## BEGIN Source document
Masterpieces from top-selling artists headline Bonhams Hong Kong's auction of Fine Chinese Paintings & Contemporary Asian Art

Fine Chinese Paintings & Contemporary Asian Art
23 Nov 2012
Hong Kong, Admiralty

The Fine Chinese Paintings & Contemporary Asian Art Auction on 23 November features 129 lots with a total estimate of HK$40,000,000 – 60,000,000. Headlining the sale are masterpieces from legendary artists such as Zhang Daqian, Wu Guanzhong, Lin Fengmian, Chen Yifei and Chang Yu whose works are much sought after by collectors and connoisseurs alike.

Highlights of Fine Chinese Paintings include:

Lot 749
Zhang Daqian (1899-1983)
Peach Mountain Waterfall

Ink and colour on paper, hanging scroll
Inscribed and signed Zhang Daqian, with two seals of the artist
Dated (Minguo) fifty-ninth year (1970)
60.5cm x 40cm (23¾in x 15¾in).
Estimate: HK$600,000 – 900,000

Zhang painted this work for Mr. Xiao Zhongguang, former manager of the Wuling Farm in Taiwan, when he visited the island in 1970. Zhang used ink and azurite shades to portray peaks shrouded by a sea of clouds. Using a fine brush to produce textured strokes, he outlined the contours of trees, rock formations and the hut, bringing a sense of elegance and vitality to the scene. The landscape's power and grandeur also reveal traces of Shitao (1642–1707)'s artistic influence. This painting subsequently belonged to the collection of Mr. Stanley K.H. Chan, president of Sam Yup Benevolent Association, San Francisco, who was also a renowned collector.

Lot 783
Li Keran (1907-1989)
Three Water Buffaloes

Ink and colour on paper, hanging scroll
Inscribed and signed Li Keran, with three seals of the artist
69cm x 81cm (27in x 32in).
## END Source document
## BEGIN Given data
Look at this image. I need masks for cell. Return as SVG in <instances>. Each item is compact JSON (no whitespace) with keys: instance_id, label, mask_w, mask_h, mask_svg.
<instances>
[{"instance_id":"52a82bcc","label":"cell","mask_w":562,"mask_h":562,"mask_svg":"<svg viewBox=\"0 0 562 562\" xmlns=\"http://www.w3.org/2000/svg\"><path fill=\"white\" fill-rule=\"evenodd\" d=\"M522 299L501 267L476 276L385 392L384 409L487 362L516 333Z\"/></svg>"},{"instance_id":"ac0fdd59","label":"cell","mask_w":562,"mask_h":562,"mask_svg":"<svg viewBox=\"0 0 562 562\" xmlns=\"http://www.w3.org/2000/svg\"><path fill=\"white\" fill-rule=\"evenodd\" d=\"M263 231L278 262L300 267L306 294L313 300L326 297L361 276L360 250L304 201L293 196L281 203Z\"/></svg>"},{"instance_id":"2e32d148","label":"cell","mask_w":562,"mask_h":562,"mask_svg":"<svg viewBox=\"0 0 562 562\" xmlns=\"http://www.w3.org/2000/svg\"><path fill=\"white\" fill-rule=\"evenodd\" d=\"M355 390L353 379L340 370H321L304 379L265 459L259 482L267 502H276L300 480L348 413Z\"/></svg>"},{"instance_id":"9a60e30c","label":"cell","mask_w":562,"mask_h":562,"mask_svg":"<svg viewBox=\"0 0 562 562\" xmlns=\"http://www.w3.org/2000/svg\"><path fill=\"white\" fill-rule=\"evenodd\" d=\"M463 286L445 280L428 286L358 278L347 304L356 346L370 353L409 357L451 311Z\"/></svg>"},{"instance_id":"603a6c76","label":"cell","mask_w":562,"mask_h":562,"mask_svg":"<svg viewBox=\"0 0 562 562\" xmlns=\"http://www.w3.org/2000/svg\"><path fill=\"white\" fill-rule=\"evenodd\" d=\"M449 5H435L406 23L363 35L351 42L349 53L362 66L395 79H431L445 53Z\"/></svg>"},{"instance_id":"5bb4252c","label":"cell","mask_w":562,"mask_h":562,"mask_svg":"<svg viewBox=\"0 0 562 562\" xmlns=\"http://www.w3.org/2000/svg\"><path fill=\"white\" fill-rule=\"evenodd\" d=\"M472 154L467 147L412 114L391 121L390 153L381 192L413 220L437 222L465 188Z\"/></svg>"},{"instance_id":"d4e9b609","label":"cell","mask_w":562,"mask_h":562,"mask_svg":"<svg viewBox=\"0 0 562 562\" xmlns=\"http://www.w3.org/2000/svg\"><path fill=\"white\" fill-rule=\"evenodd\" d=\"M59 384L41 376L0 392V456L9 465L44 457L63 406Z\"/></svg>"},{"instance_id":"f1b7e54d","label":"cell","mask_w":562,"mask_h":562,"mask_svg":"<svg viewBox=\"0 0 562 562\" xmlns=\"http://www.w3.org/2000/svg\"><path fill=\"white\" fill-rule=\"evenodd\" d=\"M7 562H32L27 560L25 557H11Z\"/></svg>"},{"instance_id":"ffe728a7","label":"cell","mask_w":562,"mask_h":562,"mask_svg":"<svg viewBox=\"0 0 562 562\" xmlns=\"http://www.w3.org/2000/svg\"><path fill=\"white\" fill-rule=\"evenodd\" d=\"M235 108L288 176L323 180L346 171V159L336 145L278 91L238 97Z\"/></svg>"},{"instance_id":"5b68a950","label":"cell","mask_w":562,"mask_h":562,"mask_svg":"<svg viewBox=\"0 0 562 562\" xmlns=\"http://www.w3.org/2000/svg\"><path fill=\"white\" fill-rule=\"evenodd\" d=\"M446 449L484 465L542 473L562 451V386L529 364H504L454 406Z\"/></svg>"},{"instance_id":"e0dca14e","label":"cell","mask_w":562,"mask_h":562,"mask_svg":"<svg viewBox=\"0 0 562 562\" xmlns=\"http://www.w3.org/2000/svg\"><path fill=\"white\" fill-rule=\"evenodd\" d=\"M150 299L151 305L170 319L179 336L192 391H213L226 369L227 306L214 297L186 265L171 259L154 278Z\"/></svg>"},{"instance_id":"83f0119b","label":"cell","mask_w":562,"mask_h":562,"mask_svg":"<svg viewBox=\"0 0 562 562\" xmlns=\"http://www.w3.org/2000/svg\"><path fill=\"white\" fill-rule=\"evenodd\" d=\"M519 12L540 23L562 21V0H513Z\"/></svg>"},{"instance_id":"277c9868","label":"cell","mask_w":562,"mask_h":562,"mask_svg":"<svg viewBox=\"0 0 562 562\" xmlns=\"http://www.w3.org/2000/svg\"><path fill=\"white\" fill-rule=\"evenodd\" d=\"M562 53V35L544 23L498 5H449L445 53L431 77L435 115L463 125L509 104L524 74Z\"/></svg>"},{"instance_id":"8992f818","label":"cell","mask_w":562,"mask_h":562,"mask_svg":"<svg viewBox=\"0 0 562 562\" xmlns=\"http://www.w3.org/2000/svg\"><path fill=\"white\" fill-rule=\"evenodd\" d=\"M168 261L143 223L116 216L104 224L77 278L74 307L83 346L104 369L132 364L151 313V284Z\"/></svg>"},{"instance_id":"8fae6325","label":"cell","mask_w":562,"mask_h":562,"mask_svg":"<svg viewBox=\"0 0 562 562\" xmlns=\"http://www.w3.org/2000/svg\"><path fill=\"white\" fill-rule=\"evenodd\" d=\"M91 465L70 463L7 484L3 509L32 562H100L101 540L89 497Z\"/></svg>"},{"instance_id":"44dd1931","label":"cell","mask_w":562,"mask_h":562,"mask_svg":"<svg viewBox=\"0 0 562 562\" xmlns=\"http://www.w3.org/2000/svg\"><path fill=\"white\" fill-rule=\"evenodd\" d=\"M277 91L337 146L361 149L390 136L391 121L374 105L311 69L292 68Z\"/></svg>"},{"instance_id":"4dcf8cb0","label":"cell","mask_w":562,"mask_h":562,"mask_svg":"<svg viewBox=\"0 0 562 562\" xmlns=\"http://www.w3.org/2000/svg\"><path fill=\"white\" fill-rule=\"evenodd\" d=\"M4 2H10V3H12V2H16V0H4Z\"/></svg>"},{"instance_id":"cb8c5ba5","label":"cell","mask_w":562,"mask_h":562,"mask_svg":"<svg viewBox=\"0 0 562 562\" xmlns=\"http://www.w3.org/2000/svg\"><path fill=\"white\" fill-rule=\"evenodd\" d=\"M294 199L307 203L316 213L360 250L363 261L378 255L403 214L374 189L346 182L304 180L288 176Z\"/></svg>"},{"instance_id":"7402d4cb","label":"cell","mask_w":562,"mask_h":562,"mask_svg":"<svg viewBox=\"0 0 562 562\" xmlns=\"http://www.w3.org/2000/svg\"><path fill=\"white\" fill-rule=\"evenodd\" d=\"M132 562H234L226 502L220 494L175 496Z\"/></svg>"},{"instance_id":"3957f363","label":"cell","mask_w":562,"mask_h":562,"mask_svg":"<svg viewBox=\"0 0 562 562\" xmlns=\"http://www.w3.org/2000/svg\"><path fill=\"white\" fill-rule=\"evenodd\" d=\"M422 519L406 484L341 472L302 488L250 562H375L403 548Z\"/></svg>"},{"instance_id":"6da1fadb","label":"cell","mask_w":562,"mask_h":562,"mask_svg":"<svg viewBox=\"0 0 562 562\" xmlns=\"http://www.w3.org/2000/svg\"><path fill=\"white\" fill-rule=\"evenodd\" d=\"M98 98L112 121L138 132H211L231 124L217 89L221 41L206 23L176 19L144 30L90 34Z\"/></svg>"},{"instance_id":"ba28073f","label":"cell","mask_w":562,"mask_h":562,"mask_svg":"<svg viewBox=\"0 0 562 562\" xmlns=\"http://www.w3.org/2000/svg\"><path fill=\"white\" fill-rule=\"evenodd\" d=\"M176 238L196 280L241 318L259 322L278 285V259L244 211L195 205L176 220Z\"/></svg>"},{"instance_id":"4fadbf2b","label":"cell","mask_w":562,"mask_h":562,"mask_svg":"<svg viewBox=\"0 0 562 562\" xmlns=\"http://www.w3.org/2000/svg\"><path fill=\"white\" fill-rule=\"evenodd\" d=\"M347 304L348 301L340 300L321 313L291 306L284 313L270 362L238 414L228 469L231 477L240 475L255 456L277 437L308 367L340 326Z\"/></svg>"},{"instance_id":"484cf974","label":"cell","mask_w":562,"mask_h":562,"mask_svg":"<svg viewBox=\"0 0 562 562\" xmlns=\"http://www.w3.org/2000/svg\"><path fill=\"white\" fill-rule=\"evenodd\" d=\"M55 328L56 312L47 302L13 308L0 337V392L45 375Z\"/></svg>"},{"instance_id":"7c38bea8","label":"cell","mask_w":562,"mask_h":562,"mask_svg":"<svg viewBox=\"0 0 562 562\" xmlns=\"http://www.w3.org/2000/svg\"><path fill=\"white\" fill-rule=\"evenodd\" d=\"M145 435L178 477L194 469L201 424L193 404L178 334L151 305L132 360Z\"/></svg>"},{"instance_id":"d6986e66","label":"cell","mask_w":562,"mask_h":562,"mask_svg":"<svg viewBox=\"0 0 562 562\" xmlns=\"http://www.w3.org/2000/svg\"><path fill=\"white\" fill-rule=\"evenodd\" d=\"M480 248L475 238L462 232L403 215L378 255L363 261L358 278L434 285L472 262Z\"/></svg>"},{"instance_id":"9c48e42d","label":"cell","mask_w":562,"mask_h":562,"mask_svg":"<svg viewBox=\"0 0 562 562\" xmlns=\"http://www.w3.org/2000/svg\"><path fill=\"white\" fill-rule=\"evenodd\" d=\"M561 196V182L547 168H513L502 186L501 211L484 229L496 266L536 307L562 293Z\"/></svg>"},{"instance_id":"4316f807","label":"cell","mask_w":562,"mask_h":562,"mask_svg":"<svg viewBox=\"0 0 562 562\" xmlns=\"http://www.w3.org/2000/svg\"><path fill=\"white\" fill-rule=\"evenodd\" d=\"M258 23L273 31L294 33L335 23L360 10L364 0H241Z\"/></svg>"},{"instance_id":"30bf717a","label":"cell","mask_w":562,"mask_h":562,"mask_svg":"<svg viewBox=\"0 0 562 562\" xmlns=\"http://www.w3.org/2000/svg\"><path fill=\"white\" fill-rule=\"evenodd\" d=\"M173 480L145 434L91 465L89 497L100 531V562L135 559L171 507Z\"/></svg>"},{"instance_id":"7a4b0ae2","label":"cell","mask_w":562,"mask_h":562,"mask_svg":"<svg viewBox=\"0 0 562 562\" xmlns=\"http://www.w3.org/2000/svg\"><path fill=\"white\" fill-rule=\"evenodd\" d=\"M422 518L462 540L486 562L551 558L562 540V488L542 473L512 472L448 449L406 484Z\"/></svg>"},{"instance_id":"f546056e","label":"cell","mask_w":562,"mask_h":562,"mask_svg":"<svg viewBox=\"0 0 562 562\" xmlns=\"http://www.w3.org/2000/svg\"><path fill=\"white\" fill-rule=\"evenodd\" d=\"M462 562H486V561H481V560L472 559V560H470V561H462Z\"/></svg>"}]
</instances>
## END Given data
## Work required
Please set down the passage from the auction notice above, starting with "The Fine Chinese" and going on through "and connoisseurs alike.", word for word.

## Output for this task
The Fine Chinese Paintings & Contemporary Asian Art Auction on 23 November features 129 lots with a total estimate of HK$40,000,000 – 60,000,000. Headlining the sale are masterpieces from legendary artists such as Zhang Daqian, Wu Guanzhong, Lin Fengmian, Chen Yifei and Chang Yu whose works are much sought after by collectors and connoisseurs alike.